I promise you they will be racing (tomorrow),” the 84-year-old told reporters after qualifying at the Circuit of the Americas. “They will be racing, I give you an absolute guarantee.
“I’m worried if they are going to be racing next year,” added the Briton.
Force India deputy principal Bob Fernley had told Reuters earlier that all options were open for teams fighting for survival in a paddock that has already seen Marussia and Caterham disappear since the previous race in Russia.
“Nothing is off the table at this point,” Fernley said. “Everything and anything is possible. The team owners need themselves to sit down and decide what actions they want to take and then make sure everybody is informed properly.”
Force India, Sauber and Lotus have all had financial troubles and their bosses have all urged the bigger teams to create a more level playing field by ensuring that all have the means to compete.
Caterham and Marussia collapsed into administration last month with considerable debts.

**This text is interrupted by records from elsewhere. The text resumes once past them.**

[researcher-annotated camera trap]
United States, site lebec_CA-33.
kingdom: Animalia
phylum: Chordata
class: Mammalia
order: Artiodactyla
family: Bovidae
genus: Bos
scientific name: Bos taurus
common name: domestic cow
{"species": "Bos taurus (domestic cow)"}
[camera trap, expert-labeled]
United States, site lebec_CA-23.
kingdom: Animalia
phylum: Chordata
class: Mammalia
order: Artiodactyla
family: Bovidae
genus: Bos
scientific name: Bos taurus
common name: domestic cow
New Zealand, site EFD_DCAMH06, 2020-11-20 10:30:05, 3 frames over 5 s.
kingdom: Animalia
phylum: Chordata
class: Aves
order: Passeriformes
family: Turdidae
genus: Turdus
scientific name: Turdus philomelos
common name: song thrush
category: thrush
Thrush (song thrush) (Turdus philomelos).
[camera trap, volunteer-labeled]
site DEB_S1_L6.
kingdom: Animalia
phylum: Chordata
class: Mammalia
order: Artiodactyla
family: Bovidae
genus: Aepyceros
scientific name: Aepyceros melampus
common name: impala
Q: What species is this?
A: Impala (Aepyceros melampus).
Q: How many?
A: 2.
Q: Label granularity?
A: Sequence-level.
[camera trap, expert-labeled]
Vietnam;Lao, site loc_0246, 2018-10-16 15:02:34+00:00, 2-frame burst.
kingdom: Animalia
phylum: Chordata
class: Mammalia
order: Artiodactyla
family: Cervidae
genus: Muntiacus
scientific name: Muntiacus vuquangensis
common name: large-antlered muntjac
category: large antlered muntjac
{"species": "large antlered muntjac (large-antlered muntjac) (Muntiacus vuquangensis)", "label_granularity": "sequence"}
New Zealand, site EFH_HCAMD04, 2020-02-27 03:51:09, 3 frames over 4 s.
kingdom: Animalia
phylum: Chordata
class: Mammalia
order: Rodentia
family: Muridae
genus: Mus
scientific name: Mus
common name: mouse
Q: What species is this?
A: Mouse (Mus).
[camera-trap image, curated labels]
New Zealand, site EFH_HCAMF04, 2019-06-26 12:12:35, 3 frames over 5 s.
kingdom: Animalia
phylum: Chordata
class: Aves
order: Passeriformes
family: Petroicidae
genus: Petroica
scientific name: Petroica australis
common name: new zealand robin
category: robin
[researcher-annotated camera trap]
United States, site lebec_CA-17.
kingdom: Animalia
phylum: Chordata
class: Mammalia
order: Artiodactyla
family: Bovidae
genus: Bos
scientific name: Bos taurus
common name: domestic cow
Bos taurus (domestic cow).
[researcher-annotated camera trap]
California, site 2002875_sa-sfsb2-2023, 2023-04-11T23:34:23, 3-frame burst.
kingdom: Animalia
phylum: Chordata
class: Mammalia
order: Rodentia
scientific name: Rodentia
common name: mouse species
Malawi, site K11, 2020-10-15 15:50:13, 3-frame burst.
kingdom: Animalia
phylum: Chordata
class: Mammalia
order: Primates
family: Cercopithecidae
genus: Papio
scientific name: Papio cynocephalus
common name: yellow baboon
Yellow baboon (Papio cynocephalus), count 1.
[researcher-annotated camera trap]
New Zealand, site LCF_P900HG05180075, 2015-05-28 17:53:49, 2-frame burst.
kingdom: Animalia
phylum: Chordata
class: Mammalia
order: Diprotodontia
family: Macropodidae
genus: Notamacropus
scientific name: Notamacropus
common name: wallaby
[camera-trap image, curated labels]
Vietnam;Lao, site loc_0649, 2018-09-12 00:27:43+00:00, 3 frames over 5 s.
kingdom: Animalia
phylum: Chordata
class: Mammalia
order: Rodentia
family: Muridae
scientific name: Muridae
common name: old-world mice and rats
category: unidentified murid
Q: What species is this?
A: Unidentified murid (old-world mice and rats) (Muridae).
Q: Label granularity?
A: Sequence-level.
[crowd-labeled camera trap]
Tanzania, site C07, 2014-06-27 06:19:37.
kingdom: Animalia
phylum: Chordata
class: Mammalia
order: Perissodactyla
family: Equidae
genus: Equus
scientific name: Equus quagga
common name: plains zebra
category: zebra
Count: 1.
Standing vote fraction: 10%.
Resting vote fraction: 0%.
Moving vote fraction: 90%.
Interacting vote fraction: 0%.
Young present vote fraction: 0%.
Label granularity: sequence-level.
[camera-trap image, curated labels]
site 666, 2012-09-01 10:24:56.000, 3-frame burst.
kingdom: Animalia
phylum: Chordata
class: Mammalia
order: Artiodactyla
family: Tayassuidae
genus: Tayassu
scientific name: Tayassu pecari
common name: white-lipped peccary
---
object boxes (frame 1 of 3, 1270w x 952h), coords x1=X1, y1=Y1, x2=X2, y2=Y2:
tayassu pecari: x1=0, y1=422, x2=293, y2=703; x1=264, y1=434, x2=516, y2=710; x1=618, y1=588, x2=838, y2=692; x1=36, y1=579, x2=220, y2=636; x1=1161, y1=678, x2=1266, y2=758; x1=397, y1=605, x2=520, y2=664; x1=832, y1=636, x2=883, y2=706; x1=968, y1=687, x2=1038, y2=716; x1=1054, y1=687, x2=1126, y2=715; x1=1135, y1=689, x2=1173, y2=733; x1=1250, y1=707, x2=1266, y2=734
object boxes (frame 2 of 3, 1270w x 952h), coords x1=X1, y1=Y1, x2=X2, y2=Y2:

That has left nine teams in Austin with the risk of more falling by the wayside and revived debate about how a sport that makes more than $1.5 billion in annual revenues cannot ensure 11 teams have enough to stay afloat.
With an engine supply costing around $30 million, the smaller teams argue that there should be a minimum guaranteed budget provided to all.
Talk of a possible boycott came as a chill blast from the past for U.S. fans who recall only too painfully the fiasco of 2005 when only six cars started the U.S. Grand Prix at Indianapolis.
All the Michelin-equipped cars withdrew from that race for safety reasons, after completing the parade lap, when a compromise solution could not be reached.
That was seen as a classic case of Formula One shooting itself in the foot with both barrels in a prime market that it has long sought to crack and in which it has made some progress thanks to Austin’s purpose-built facility.
Fernley said nobody wanted to alienate the local fans or damage Formula One’s image.
“That’s the last thing that we want to do,” he emphasised. “There no question of that.
“The thing is, you’ve got three owners here who are passionate about racing, that have supported Formula One for many, many years in different formats. The last thing they want to do is damage it.
“But at the moment, Formula One is damaging them. Big time. The silence is deafening from people reaching out to help. If someone actually talks to us…there is no discussion with the disenfranchised teams at all,” said Fernley.
Under the new governance of Formula One, the sport is ruled by a strategy group that includes Ecclestone, the governing body and top teams but excludes the likes of Sauber and Force India.